» **ORDEM DE TRABALHO 1**: No texto sobre privacidade entre culturas, como a privacidade é definida nos EUA?
» **ORDEM DE TRABALHO 2**: Retome o texto sobre privacidade entre culturas e continue a escrita a partir do ponto em que ele termina.

DW.DE
A Alemanha é o país dos individualistas. Ou, em outras palavras: um país onde se pode viver na mais perfeita solidão. Pelo menos é o que sentem muitos representantes das chamadas "culturas do contato" que vivem no país.
"Estou precisando de uma certa distância" – é o que Flor tem que ouvir de sua filha Cristina, quando tenta fazer as pazes com ela, após uma discussão. Para a mãe mexicana, está fora de cogitação: "Distância entre nós? Jamais!", retruca, e abraça a filha. Essa cena da comédia norte-americana Spanglish é típica de famílias que migraram de um meio cultural para outro. Pois varia de cultura para cultura, quanta proximidade e quanta distância é tolerada dentro de uma família.
Nas culturas "ocidentais", a esfera privada é um direito inalienável do indivíduo. Na Alemanha, por exemplo, é considerada o espaço onde a pessoa pode se comportar à vontade, sem ser observada nem escutada por outros. Nos EUA, a privacidade é o "right to be let alone", ou seja, o direito de ser deixado em paz. A personagem Flor de Spanglish, no entanto, considera isso supérfluo: no México, a família está sempre em contato intenso, não há "distância" entre mãe e filha.
"Culturas do contato" versus "culturas do não contato"
É possível até mesmo medir, através da distância entre os corpos, como o significado de privacidade varia de uma cultura para outra. Aqui ela é decisiva e sinaliza outras características da cultura em questão. Por isso, os etnólogos dividem os países entre "culturas do contato", em que há muito contato físico e o coletivo é colocado em primeiro plano; e as "culturas do não contato", em que se mantém uma distância polida e o individualismo tem primazia.
O holandês Geert Hofstede, especialista em psicologia social, pesquisa há décadas os valores culturais pelo mundo afora. Para ele, a noção de privacidade depende do grau de individualismo ou coletivismo de uma cultura. Mas não só: "A dimensão da esfera privada depende também do espaço e, por conseguinte, também da riqueza de que se dispõe. Embora a riqueza venha primeiro, e depois o individualismo", acredita Hofstede.

» **DADOS EXIBIDOS**:

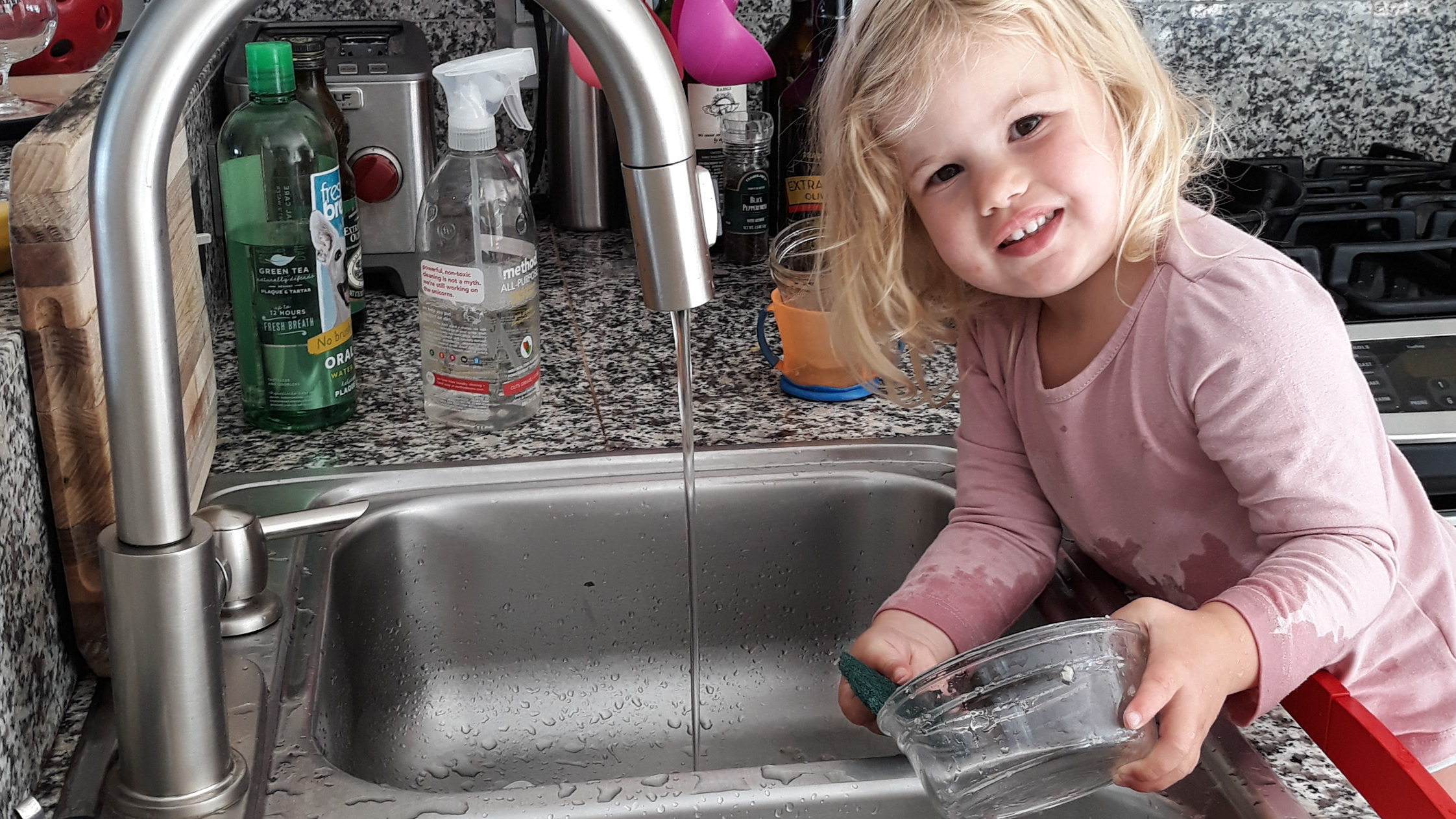 Rosy does dishes. Getting the 2-year-old involved in chores did lead to the kitchen being flooded and dishes being broken. But now she is still eager to help.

» **ESPAÇO DA RESPOSTA 1**: É o direito de ser deixado em paz.

» **ESPAÇO DA RESPOSTA 2**:
Entre as "culturas do contato" estão o mundo árabe, a América Latina e o Sul da Europa, regiões onde há muito mais proximidade e contato físico. Nas "culturas do não contato", como o Norte da Europa, o contato corporal é restrito ao mínimo necessário. Hofstede chama isso de "distância de conforto": a distância de que as pessoas precisam para se sentir à vontade.
Dentro da própria família
A diferença cultural no contexto da privacidade é sentida sobretudo pelos imigrantes. É o caso do iraniano Eskandar Abadi, por exemplo: "No Irã, é difícil se recolher. Éramos 12 filhos e dividíamos dois quartos", diz. Na Alemanha, ao contrário, tudo tem o seu lugar e cada um o seu quarto. Abadi sorri ao recordar a época em que vivia em seu país de origem. "Minha mãe me visitava no meu quartinho de estudante. Eu dizia que precisava estudar. Ela ficava sentada e quieta. Um minuto depois, me interrompia, perguntando se eu estava fazendo progressos e se precisava de ajuda."
A chinesa Lin Fu, que se mudou para a Alemanha há 13 anos, já percebe a diferença cultural em sua filha de seis anos de idade: "Ela fez uma plaqueta para a porta do quarto, que diz: 'Bata por favor'". Fu afirma que isso seria impensável em sua cultura de origem. Mesmo assim, ela acha interessante a diferença, e vê a plaqueta como um gesto simbólico, revelando a transição de uma cultura para a outra.
Hofstede fala de um processo de três gerações: "A primeira geração assimilou certos valores em seus primeiros dez anos – estes permanecem para o resto da vida. Seus filhos, a segunda geração, vivenciam dois diferentes sistemas de valores, um em casa, outro na escola. Por isso, às vezes se sentem perdidos. A terceira geração é totalmente adaptada à nova cultura, mesmo que dentro da família ainda se cultivem algumas tradições", expõe o teórico.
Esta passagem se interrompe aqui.